Instigated by long-time World of Warcraft player Antonio Hernandez, the class action suit filed against IGE claims that the company made a "calculated decision to reap substantial profits by knowingly interfering with and substantially impairing the intended use and enjoyment associated with consumer agreements between Blizzard Entertainment and subscribers to its virtual world called World of Warcraft."

At issue is IGE's practice of using low-wage labor in third-world countries to "farm" virtual property or currency within the game, which can then be sold for real currency on eBay or other industry-related websites. According to critics, these activities not only directly violate the World of Warcraft terms of service, but also diminish the enjoyment of legitimate MMOG players by interfering with their normal in-game activities. The practice of gold-farming greatly reduces the amount of resources available to legitimate players, it grossly devalues the in-game currency, and it puts players who do not partake of IGE's services at a significant in-game disadvantage to those who do.

Most MMOGs have outlawed the practice of gold farming, although IGE continues to operate in a number of high-profile games, including Anarchy Online, Dungeons & Dragons Online, EVE Online, Everquest, Lord of the Rings Online, Star Wars Galaxies and, of course, World of Warcraft. While many members of the online gaming community are critical of IGE's practices, demand for the service has remained high, allowing the company to continue operating despite setbacks and an often hostile environment. Recently, in fact, Jeffrey Steefel, executive producer at Lord of the Rings Online developer Turbine, said that ongoing changes in the MMOG "secondary market" may force online gaming companies to adapt to new realities in which outfits like IGE are an unavoidable fact of life. "The 'secondary market' is a huge topic of conversation across the industry, and we're watching it really closely," he said. "We all know that something will happen in the next two to five years to business models in general, so we're paying attention to what's going on."

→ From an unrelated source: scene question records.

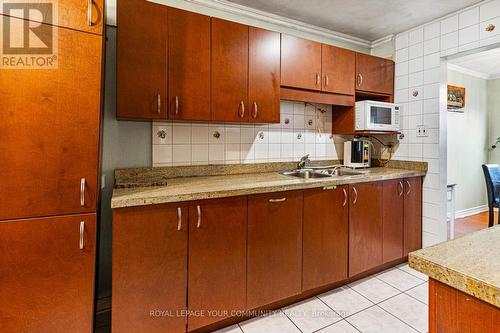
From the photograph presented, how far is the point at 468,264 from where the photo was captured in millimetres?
611

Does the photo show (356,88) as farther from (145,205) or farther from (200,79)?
(145,205)

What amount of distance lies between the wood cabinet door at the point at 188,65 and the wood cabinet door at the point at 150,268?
714mm

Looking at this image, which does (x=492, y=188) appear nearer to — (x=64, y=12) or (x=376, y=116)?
(x=376, y=116)

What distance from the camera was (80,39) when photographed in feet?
4.07

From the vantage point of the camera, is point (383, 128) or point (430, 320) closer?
point (430, 320)

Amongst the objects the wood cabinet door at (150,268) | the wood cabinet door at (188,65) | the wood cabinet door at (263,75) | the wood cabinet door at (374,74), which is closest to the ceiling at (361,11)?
the wood cabinet door at (374,74)

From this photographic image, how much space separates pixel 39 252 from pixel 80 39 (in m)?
1.02

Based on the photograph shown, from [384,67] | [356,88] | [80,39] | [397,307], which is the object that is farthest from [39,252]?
[384,67]

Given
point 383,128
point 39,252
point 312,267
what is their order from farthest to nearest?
point 383,128 < point 312,267 < point 39,252

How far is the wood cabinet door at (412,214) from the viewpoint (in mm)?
2547

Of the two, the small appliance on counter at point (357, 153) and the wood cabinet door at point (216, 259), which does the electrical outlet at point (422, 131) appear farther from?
the wood cabinet door at point (216, 259)

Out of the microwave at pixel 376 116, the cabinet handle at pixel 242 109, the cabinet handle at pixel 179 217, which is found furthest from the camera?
the microwave at pixel 376 116

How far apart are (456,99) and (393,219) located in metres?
3.03

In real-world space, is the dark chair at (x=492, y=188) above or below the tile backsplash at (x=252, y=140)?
below
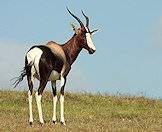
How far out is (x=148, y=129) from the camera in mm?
17250

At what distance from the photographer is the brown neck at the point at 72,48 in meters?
19.9

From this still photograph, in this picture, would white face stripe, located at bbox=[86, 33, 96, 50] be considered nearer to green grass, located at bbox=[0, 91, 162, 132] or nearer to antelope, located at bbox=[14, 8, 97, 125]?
antelope, located at bbox=[14, 8, 97, 125]

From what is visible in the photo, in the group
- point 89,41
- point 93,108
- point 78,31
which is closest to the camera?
point 89,41

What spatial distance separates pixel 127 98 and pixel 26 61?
46.6 ft

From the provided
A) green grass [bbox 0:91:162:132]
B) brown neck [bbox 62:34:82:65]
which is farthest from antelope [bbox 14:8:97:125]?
green grass [bbox 0:91:162:132]

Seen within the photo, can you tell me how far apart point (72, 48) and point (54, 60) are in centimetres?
146

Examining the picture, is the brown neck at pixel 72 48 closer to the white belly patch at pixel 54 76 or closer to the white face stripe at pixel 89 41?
the white face stripe at pixel 89 41

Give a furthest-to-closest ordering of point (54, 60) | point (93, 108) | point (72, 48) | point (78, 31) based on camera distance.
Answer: point (93, 108) → point (72, 48) → point (78, 31) → point (54, 60)

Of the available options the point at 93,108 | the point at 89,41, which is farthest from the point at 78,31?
the point at 93,108

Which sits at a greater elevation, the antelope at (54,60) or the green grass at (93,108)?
the antelope at (54,60)

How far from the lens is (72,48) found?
2000 cm

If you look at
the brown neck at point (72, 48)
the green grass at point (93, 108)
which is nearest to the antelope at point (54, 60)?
the brown neck at point (72, 48)

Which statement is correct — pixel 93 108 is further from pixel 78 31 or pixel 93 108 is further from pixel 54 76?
pixel 54 76

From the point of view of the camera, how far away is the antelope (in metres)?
18.4
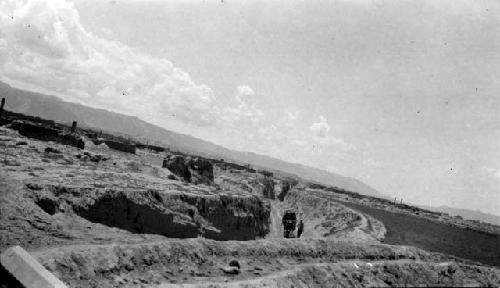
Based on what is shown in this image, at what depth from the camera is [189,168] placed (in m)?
40.8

The ongoing infusion of gold in World of Warcraft by IGE, outside the normal parameters of the game's economy, means a constant devaluation of the in-game currency held by honest subscribers. Based on the cost of gold being sold on IGE's website, this devaluation is conservatively estimated to be in the millions of dollars. As a result, the lawsuit seeks an injunction preventing the company selling items and gold online, as well as court costs and unspecified damages to be determined at trial. Representatives from IGE have not issued a comment.

The full text of the suit is available here.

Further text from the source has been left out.